Comprehensive notes, formulas, and practice questions for Graphs.

Graphs

Distance–Time Graphs

What you'll learn

  • Plotting distance on y-axis and time on x-axis to visualise motion.
  • Straight line through origin → uniform motion; slope = speed.
  • Steeper slope → higher speed; horizontal line → object at rest.
  • Reading graphs to compare two athletes or vehicles.
  • NCERT graph paper exercises for school track data.
  • Interpreting curved lines as non-uniform (acceleration — intro only).

Key concepts

Level 1 — Core idea

  1. Distance-time graph — each point (t, d) shows position at that instant.

  2. Slope — rise/run = Δd/Δt = speed (for uniform motion).

  3. Horizontal portion — distance unchanged → object stationary.

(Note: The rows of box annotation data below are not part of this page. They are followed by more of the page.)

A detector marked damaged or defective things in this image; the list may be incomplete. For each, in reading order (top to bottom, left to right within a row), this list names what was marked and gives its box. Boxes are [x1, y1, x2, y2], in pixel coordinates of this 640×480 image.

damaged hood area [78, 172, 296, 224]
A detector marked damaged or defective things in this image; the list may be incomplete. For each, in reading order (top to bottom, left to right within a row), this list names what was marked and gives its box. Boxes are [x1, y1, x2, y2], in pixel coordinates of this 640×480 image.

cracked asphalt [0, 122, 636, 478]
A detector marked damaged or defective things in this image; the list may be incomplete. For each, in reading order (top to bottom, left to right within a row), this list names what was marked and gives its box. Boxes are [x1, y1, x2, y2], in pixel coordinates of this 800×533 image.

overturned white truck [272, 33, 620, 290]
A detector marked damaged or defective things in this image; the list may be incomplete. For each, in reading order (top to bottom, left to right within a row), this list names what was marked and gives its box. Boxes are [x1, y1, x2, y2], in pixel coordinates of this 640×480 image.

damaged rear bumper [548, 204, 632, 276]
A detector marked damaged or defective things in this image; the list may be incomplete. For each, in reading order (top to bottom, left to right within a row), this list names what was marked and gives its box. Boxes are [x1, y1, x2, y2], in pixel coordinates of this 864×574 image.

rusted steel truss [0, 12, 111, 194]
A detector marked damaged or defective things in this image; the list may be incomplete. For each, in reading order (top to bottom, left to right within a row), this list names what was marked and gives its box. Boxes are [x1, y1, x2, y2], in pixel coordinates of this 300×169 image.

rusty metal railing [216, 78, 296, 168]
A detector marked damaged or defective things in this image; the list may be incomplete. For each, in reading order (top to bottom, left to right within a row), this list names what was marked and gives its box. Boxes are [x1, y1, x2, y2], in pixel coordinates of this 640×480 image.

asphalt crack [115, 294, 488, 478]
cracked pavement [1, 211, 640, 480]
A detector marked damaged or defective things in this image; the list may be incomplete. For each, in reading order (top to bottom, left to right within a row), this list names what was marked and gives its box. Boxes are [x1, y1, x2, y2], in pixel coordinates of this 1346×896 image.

Level 2 — Process and representation

  1. Diagram (text) — line from (0,0) to (5 s, 25 m): slope = 25/5 = 5 m/s.

  2. Comparing graphs — steeper line = faster object.

  3. Non-uniform — curved graph; slope changes at each point.

Level 3 — Applications and NCERT links

  1. NCERT Activity — plot data from walking 10 m every 2 s; verify straight line.

  2. Real world — GPS apps plot distance vs time on trips.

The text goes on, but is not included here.